Du temps pour trouver sa place - Slow life - Miss Blemish

Caen, Samedi, il y a la pluie et le vent sur les pavés gris, du rouge à mes lèvres et des bisous amoureux pour protéger mes joues du froid. Nos pas nous mènent – après quelques boutiques explorées à la recherche de la parfaite veste en jean restée introuvée – dans une librairie. Et je comprends devant les livres empilés recouvrant étagères, présentoirs et comptoirs comme mon amour pour ces endroits où le temps s’altère se fond aussi tout bas d’une sourde angoisse qui serre ma gorge à mes épaules rentrées. Comme je préfère les visites-éclairs – un titre et un auteur notés en gris sur du papier déchiré – aux visites-abysses où je m’abîme malgré moi d’abondance et de redondance, étourdie par tant de couleurs, d’histoires et de connaissances à la portée d’un choix – le mien – qui se doit dès lors d’être posé avec soin. Les visites-abysses où je perds pied, déboussolée par ces questions qui ne trouvent jamais tant de force lorsqu’elles viennent à mon quotidien toquer qu’en ces endroits où – les livres partout empilés – je me noie dans la tristesse d’un Trop. Et qu’apporter – moi – au Trop déjà plein ?

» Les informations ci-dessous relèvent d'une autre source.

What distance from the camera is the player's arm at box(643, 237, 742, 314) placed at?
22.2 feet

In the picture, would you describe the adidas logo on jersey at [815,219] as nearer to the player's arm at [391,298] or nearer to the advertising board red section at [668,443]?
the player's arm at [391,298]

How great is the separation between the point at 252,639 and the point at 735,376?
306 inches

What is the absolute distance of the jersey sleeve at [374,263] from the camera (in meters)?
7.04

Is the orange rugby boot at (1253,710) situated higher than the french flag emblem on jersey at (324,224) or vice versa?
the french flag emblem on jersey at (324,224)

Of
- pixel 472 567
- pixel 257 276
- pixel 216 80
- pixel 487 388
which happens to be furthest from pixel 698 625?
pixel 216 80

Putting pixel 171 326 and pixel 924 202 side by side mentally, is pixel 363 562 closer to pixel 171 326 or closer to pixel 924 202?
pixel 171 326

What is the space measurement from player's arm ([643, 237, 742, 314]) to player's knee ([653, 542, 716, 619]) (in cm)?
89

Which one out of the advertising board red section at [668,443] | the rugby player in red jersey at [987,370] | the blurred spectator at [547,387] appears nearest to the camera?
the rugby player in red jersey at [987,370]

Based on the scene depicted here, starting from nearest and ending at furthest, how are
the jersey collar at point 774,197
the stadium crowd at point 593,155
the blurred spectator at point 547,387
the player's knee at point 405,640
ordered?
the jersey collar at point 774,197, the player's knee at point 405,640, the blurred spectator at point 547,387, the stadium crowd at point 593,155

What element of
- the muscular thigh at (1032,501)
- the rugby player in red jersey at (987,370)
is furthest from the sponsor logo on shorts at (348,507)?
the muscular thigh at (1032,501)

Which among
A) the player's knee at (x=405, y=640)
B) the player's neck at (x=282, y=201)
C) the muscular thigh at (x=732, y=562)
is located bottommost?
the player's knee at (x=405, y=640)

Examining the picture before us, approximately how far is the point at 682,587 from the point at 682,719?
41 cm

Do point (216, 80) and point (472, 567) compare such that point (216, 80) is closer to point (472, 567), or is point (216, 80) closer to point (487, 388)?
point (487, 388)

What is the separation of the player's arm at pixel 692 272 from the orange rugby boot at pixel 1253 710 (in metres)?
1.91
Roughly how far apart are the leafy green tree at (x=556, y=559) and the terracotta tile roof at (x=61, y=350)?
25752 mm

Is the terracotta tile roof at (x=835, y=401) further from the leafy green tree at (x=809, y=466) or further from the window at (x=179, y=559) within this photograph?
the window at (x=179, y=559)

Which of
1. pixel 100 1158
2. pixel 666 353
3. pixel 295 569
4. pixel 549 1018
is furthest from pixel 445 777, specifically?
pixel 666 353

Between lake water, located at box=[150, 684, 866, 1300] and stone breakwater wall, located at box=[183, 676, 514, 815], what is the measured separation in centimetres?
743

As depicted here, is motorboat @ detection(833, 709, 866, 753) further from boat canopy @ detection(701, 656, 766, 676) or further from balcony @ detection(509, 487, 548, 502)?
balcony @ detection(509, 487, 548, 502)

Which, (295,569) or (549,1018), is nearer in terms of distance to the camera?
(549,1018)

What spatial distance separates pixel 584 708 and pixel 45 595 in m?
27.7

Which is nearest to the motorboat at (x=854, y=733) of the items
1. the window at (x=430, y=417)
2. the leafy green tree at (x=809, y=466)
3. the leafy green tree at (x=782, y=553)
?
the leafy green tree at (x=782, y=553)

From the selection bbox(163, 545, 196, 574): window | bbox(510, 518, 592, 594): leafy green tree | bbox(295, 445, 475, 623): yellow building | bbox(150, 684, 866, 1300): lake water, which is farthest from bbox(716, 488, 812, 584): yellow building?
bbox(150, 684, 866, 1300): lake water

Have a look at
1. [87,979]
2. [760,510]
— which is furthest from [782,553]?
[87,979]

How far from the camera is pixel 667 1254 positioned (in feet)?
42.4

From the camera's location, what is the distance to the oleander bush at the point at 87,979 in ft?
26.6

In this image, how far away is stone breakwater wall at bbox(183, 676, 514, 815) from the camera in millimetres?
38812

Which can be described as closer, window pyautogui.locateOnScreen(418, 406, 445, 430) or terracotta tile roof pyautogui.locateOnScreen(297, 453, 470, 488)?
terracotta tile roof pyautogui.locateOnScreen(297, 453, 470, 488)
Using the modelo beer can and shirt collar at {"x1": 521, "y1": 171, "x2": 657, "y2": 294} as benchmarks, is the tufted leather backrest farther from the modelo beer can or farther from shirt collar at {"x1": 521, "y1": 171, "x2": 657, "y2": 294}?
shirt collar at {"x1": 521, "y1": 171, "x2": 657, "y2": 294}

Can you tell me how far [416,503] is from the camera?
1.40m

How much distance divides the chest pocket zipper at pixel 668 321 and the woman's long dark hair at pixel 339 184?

Cela ne dure qu’un court instant mais suffisamment cette fois pour identifier derrière mon coeur serré ce sentiment détesté qui a tout du vent, infondé, culpabilisant et si injustement dévastateur : l’angoisse de ce que font les autres. Car vraiment, y a-t-il seulement plus idiot comme sentiment ?

Ce sentiment comme on réduit et nie le temps que cela prend « d’Être » – entièrement et simplement – de trouver le Sens de ce mot-là, pour soi. De se construire, de s’apprendre, de se comprendre, de se tromper, de s’essayer, d’envoyer tout balader, de revenir sur ses pas, de piocher dans nos traits oubliés, relégués au passé, de recommencer, de trouver sa signature, sa voix, d’accorder « le tout au fond de soi » – l’intime, le caché – avec le « montré » aux autres comme à soi… De laisser le temps à ce que l’on aime de grandir, s’épanouir, se définir et nous surprendre. De trouver ce que l’on veut dire comme ce que l’on veut taire, ce que l’on veut faire, ce que l’on veut vivre, ce que l’on veut accomplir et la manière de laisser pourtant toujours la porte ouverte à ce que rien ne nous prépare à attendre. Ce sentiment comme on nie la diversité de nos chemins, de nos attentes et le temps pour les esquisser plus que par des contours hésitants, à mixer nos rêves d’hier à ceux qui fleurissent aujourd’hui, à trouver notre voie parmi toutes nos inspirations, nos idéaux, la vie et nos envies. La diversité de nos chemins qui font se croiser des qui trouvent un écho, un soutien, un envol dès leurs premiers pas loin des coulisses et d’autres qui se construisent de lenteur et d’un amour sans borne pour ce qu’ils font avec hésitations, persévérations et désillusions mais toujours la bienveillance au coeur. Et comme souvent nous ne connaissons – ou préférons ignorer –  les étapes par lesquelles les premiers sont eux aussi passés.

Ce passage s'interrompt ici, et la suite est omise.